The winter show ended about a week and a half ago. We've already torn down the stage, and there is an open stage now, which we'll use to start getting things ready for the spring show (which I'm doing sound for, just got the script tonight, and won't have a chance to look at it until later this week, because, honestly, there are a few other things that trump that) and, I guess it's alright to assume that you'll come to the show if you're in the class that had a hand in finishing the set, but as it wasn't in the syllabus, it really can't be classified under the heading of mandatory. Our professor was, however, of the mindset that it was under the previous heading, and, the class the following Wednesday (we had Monday, the next day off) proceeded to ask this student, in front of everyone else in a not-so-nice tone of voice, You didn't attend the show, did you? Which she said no, and you would have thought someone had tried to cancel his birthday, or at the very least rained out his parade.

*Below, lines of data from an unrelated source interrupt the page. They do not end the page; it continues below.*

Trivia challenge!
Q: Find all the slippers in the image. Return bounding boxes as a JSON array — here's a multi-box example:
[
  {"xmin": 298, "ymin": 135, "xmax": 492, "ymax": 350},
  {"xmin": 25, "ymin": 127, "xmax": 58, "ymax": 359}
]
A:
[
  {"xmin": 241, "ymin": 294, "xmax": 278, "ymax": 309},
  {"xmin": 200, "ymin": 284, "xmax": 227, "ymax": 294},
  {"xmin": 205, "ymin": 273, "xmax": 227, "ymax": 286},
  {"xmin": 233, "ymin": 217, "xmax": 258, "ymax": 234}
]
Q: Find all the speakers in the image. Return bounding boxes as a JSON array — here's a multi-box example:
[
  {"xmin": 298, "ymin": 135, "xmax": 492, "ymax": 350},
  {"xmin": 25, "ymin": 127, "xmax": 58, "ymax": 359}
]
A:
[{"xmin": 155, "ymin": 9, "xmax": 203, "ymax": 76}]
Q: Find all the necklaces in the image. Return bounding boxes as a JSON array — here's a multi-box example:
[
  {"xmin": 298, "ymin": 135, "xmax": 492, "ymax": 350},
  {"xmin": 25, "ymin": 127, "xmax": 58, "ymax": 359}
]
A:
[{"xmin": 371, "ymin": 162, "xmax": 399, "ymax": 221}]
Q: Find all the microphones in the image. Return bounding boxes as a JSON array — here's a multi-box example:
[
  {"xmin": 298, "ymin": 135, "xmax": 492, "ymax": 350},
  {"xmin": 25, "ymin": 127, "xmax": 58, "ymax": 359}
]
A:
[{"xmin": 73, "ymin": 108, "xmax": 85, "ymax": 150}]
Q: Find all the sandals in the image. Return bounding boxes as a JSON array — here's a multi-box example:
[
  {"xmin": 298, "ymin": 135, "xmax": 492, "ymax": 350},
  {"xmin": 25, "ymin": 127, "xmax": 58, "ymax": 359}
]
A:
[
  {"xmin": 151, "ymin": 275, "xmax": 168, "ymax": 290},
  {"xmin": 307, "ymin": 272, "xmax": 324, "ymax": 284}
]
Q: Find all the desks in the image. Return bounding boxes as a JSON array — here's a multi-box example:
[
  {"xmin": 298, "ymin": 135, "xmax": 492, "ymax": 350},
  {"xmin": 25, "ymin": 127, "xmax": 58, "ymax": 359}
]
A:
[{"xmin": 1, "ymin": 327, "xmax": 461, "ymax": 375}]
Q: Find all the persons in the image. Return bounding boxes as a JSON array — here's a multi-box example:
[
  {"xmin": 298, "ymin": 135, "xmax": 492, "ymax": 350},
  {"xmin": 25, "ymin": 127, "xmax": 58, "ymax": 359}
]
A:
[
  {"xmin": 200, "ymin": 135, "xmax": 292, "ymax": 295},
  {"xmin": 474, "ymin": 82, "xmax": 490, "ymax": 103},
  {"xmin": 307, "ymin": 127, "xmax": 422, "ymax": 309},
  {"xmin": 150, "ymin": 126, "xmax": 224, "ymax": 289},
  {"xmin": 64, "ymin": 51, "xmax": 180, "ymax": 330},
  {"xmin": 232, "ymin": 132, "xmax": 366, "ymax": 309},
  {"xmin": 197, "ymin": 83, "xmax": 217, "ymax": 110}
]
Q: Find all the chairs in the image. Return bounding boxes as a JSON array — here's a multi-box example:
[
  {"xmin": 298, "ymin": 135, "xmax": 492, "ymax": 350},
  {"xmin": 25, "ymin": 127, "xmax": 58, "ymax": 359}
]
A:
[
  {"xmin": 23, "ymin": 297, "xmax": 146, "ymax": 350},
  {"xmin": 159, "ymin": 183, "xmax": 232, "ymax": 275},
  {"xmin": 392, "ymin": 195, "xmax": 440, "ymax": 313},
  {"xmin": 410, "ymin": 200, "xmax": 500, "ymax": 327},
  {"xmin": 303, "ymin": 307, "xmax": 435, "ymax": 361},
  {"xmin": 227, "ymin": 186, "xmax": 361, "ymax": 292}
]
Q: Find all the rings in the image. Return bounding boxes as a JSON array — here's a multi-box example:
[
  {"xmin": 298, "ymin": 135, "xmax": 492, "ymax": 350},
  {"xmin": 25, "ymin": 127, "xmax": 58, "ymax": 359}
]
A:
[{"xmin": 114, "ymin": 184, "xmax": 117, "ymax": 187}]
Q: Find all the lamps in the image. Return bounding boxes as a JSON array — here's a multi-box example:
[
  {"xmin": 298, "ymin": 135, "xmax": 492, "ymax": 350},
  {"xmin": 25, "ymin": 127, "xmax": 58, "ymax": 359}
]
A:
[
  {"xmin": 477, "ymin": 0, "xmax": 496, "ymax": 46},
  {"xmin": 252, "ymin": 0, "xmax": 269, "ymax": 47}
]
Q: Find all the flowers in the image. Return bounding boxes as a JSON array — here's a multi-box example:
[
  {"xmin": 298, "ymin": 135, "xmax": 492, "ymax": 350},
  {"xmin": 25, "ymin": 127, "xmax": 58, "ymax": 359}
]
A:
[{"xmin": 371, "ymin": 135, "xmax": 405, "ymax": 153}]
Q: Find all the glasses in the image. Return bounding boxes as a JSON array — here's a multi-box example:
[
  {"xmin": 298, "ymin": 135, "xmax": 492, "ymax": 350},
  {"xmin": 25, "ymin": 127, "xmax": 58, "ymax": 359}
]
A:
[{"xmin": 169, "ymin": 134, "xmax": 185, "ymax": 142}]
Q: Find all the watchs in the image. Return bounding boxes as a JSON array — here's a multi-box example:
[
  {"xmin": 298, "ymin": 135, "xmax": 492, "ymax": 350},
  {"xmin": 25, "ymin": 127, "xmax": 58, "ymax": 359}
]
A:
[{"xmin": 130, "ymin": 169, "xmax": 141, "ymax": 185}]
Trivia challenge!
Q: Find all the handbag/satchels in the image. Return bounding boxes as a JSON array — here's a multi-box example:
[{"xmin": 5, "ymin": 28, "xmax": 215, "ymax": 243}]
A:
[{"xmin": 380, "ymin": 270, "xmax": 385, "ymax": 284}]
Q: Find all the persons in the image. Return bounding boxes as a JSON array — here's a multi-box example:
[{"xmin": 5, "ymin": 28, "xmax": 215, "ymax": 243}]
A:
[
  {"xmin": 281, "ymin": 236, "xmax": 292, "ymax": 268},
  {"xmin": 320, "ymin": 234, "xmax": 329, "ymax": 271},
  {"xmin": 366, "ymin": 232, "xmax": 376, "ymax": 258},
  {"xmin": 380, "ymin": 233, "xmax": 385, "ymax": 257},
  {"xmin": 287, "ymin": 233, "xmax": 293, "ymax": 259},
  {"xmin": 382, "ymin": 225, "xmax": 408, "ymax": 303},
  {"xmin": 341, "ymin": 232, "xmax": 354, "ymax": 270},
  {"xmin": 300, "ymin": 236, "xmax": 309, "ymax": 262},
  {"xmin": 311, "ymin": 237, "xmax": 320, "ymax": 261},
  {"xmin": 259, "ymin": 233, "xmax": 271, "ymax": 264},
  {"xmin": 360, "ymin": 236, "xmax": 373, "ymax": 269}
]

The butterflies, in this case, would be in the fact that everyday is a little more than unpredictable with him. You could be walking along fine - answering things right in class (oh, by the way, don't flip through your book - it says to him that you didn't do the reading even if you did and forgot your photographic memory at home) - and the next thing you know it all goes to hell and you're falling through the floor, silently staring at the clock as though you can will it to go faster. Pitfalls. The top of the hill and then falling straight through to the bottom. And you never know which you're going to get that morning.

But those aren't the same butterflies that you get when you have to get up on stage and say something personal and oddly baring. And they're not the same as the ones that you get when the boy that you like sits next to you in class; definitely different than the ones you get when you walk into class slightly later than usual, and he's more or less sitting in your seat and you have to be the one to sit next to him. Those are whole different species of butterfly - a little more rare and reclusive, but still content to beat at your ribcage, up around your heart.

I'll take my butterflies. Every last one of those frustrating, beautiful things.

1 comment:

Erin Reed said...

"Wherever you go, go with all your heart."

Good luck tomorrow!!!

"The difference between life and the movies is that a script has to make sense, and life doesn't."